[Source records]
= = =
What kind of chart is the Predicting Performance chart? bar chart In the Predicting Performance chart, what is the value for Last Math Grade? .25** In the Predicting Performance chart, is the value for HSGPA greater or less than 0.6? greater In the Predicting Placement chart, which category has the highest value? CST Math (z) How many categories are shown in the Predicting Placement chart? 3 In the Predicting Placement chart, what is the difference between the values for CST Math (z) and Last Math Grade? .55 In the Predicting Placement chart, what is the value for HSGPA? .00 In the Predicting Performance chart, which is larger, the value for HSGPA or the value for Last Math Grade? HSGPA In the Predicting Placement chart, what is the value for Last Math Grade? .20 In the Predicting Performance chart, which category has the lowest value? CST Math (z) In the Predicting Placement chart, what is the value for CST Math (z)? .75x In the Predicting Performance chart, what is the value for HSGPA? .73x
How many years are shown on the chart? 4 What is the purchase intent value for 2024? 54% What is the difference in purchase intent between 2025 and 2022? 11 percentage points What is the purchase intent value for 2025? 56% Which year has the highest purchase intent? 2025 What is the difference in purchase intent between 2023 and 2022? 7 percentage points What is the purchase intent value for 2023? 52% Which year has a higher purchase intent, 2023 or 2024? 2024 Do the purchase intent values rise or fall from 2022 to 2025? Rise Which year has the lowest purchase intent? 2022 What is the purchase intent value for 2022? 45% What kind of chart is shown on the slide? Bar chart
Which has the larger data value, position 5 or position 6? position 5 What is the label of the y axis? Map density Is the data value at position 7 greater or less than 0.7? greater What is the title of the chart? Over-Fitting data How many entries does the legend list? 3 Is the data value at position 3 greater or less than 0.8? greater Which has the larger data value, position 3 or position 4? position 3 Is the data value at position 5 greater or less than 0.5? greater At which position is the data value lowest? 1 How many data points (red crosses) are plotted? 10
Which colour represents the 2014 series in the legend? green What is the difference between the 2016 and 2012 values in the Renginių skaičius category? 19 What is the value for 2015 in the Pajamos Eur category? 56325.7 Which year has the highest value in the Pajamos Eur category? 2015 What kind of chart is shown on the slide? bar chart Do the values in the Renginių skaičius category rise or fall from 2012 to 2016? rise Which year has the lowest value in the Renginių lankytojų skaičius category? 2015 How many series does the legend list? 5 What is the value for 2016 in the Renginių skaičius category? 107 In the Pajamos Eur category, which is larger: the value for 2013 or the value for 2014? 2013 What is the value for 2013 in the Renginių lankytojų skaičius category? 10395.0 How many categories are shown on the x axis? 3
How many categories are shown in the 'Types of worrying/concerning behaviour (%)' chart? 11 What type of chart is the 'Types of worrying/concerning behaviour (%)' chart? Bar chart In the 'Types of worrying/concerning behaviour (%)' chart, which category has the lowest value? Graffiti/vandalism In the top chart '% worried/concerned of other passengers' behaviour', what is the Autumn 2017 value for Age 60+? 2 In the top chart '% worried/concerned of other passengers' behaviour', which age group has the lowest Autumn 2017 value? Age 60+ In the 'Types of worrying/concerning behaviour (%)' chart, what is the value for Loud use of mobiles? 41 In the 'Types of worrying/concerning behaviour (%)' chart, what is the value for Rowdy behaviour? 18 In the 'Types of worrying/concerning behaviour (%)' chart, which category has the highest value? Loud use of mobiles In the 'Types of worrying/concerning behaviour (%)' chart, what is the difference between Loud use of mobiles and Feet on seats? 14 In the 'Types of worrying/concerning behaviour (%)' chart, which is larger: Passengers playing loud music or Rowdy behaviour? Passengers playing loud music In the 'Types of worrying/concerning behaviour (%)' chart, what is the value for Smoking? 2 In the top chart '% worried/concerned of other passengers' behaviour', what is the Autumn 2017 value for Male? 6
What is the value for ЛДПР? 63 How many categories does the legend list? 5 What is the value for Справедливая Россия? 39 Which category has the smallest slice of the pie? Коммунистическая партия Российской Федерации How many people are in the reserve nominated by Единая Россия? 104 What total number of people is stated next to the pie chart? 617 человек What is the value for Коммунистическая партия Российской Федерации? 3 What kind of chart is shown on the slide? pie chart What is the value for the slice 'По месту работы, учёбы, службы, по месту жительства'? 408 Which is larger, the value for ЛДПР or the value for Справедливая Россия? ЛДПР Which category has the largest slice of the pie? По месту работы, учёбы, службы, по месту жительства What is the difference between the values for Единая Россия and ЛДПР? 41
= = =
▶ [Problem]: Gather each line of the records that contains the word "density" and copy it out in full.

▶ [Solution to this task]:
Which has the larger data value, position 5 or position 6? position 5 What is the label of the y axis? Map density Is the data value at position 7 greater or less than 0.7? greater What is the title of the chart? Over-Fitting data How many entries does the legend list? 3 Is the data value at position 3 greater or less than 0.8? greater Which has the larger data value, position 3 or position 4? position 3 Is the data value at position 5 greater or less than 0.5? greater At which position is the data value lowest? 1 How many data points (red crosses) are plotted? 10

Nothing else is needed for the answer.